In Brazil, where Volvo is second in the premium market after BMW, it no longer sells any 100% gasoline model. “Everyone has some kind of electrification,” says Luis Rezende, head of Volvo Cars for the Latin American region.

In Mexico, the goal is that 30% of sales this year correspond to electric models. “All our models now have a plug-in hybrid version and we have two electric ones: XC40 Recharge and C40,” explains Raymundo Cavazos, CEO of Volvo Cars Mexico.

Electric vehicle sales have been rising for several years, and the pace is picking up as gas prices rise. In the United States, where the price of fuel has shot up 79 cents in the last two weeks to $4.43 per gallon (3.8 liters), the trend is clear. In 2019, just 3% of motorists said they “intent” to buy a battery electric vehicle the next time they wanted to upgrade their vehicle, according to data from AutoPacific Research.

This rate rose to 10% in January, and nearly a quarter of people surveyed said they would consider changing the type of vehicle they buy if fuel prices continue to rise.

“The problems that arise over time become triggers or motivators for customers to say: I’m going to try the technology,” says Andrea Burgos, director of sales at Volvo Cars. “In the past we have seen how conjunctural events have done it.”

For example, the loss of hundreds of service stations in nine states of the country during January 2019, derived from the closure of pipelines to combat fuel theft, generated an increase of up to 50% in interest in electric vehicles. Three years earlier, a tightening of the Hoy No Circula program boosted demand for hybrid models.

“But I think it goes further. These situations that are beyond us do help, but we (manufacturers) have to do much more behind it,” adds Burgos.

Today, around 2.5% of vehicle sales in Mexico correspond to electrified models, according to Inegi data. However, manufacturers acknowledge that there are still a number of obstacles holding back the widespread adoption of electric vehicles by consumers, including range and charging times. Longer-range cars are helping to reduce consumer resistance. Volvo’s two electric models, for example, offer more than 400 kilometers of autonomy, enough to go from Mexico City to Puebla or Morelos without having to stop along the way.

Then there is the price: on average, a battery electric vehicle costs at least 500,000 pesos and those that are premium can exceed three million, although the manufacturers assure that the savings in fuel and maintenance services compensate the initial outlay.

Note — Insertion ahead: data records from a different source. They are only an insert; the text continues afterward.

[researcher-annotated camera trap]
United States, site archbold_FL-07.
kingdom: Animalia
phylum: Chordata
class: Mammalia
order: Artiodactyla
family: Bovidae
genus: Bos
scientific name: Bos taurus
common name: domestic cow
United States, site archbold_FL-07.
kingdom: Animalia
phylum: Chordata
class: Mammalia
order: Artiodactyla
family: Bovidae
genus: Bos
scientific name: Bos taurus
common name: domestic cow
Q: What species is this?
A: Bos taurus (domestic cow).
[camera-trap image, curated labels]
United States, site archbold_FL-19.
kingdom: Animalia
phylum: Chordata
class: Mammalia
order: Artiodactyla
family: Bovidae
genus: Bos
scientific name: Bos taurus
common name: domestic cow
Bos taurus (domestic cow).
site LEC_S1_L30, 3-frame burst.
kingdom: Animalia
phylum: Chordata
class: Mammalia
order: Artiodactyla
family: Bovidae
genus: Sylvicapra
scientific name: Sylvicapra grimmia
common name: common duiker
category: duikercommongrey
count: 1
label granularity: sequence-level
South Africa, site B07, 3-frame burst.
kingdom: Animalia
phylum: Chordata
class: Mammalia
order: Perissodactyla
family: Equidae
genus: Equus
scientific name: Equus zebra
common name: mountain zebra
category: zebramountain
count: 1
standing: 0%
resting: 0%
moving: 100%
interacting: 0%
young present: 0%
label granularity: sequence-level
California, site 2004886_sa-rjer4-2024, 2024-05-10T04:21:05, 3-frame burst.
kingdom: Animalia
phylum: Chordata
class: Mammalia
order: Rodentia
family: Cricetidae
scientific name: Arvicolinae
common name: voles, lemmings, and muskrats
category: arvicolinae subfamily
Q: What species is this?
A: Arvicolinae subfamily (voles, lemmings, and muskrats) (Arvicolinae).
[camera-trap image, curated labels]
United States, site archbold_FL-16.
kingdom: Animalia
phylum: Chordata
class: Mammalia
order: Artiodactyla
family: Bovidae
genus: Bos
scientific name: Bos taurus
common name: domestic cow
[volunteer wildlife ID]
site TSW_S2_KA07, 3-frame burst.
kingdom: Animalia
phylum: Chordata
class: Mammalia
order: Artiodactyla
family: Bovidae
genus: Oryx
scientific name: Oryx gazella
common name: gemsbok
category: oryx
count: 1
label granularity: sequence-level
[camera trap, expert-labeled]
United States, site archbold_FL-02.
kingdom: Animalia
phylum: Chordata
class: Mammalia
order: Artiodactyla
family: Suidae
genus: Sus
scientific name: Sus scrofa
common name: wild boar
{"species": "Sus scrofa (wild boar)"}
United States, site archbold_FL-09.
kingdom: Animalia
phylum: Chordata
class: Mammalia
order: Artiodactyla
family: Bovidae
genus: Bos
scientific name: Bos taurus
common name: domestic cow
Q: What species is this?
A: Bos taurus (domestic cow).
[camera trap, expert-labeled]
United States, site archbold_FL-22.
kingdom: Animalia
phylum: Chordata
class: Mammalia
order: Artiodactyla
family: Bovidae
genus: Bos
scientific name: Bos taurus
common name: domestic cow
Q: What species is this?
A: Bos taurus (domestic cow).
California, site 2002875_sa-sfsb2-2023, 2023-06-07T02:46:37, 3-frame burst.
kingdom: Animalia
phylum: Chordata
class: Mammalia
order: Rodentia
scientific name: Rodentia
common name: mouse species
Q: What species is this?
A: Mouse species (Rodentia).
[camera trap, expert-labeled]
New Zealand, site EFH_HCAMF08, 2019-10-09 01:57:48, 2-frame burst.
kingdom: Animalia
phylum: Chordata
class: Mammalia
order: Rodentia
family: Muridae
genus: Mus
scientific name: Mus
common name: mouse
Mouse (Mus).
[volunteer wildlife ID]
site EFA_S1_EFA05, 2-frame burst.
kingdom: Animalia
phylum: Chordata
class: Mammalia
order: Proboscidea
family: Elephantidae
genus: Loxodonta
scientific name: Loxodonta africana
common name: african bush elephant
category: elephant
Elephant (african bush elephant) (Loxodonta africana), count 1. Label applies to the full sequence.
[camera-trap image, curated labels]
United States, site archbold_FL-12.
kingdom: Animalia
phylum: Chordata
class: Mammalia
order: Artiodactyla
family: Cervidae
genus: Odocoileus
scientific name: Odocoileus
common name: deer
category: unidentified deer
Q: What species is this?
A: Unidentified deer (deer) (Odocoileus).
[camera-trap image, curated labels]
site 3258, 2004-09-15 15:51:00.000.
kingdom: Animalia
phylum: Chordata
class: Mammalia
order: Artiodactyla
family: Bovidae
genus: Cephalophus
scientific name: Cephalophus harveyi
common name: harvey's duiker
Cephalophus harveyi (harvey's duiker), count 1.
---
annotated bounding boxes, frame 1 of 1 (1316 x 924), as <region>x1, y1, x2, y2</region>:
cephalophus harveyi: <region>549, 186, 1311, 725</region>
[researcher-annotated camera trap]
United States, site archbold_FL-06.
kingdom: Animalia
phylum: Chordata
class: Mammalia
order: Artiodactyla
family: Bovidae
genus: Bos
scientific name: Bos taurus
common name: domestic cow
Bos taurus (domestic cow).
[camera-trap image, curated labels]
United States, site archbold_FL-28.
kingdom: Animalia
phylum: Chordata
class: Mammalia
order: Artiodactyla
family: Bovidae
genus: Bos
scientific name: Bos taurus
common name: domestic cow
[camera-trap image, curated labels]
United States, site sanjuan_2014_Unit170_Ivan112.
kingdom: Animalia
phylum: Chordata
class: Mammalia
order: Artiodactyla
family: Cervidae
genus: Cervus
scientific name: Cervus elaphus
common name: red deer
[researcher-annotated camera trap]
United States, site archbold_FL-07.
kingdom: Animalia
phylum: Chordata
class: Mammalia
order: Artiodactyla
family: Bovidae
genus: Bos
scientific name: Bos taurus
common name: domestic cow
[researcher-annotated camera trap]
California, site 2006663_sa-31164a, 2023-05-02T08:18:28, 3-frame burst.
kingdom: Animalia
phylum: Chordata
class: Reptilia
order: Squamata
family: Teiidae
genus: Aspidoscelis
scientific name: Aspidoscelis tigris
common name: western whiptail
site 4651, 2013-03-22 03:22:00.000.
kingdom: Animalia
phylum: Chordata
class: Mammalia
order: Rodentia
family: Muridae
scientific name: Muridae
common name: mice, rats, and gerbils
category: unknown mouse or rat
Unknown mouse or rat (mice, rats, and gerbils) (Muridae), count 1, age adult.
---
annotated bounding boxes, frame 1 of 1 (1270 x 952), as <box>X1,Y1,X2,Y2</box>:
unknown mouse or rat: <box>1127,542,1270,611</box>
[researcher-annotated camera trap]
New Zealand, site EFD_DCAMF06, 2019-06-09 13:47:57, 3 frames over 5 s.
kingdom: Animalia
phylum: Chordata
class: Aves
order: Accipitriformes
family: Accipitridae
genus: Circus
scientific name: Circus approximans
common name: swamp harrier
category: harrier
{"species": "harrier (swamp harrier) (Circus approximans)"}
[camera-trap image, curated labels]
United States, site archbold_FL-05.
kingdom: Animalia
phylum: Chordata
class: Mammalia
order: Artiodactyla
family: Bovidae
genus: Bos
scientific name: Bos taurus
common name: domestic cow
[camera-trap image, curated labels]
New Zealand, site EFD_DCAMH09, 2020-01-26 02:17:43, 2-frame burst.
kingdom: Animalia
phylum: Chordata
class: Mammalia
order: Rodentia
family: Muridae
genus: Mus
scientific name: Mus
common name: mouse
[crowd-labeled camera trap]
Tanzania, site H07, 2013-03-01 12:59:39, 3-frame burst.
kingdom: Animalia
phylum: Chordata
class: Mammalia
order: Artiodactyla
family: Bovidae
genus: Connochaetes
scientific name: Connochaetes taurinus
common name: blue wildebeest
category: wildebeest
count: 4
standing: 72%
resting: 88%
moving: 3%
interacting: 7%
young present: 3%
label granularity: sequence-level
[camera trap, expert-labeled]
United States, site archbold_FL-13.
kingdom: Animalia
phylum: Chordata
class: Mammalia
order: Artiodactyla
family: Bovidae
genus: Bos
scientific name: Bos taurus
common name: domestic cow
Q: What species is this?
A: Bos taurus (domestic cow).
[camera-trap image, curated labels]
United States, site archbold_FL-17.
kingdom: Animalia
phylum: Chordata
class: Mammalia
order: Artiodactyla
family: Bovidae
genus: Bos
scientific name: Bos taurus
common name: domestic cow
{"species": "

This year will not only double the variety of new electric models to almost 40 – considering commercial models – but they will be available in more market segments, from city cars to SUVs and vans. Volvo, for example, has a goal of launching a new electric model every year. In 2021 it introduced the XC40 and recently introduced its C40 compact crossover , which it will only sell in a fully electric configuration.

Available inventory?

Volvo has managed to maintain a stable inventory of units, which in 2021 allowed it to position itself as the fourth player in the premium market in Mexico, just below the three Germans, and detaching itself from the fifth player Jaguar Land Rover. Now, in the midst of an unexpected global demand for electricity, the Mexican subsidiary is confident that it will have sufficient inventory.

“The vehicles that the corporation sends us could be elsewhere. But they are placed here in Mexico,” says Burgos.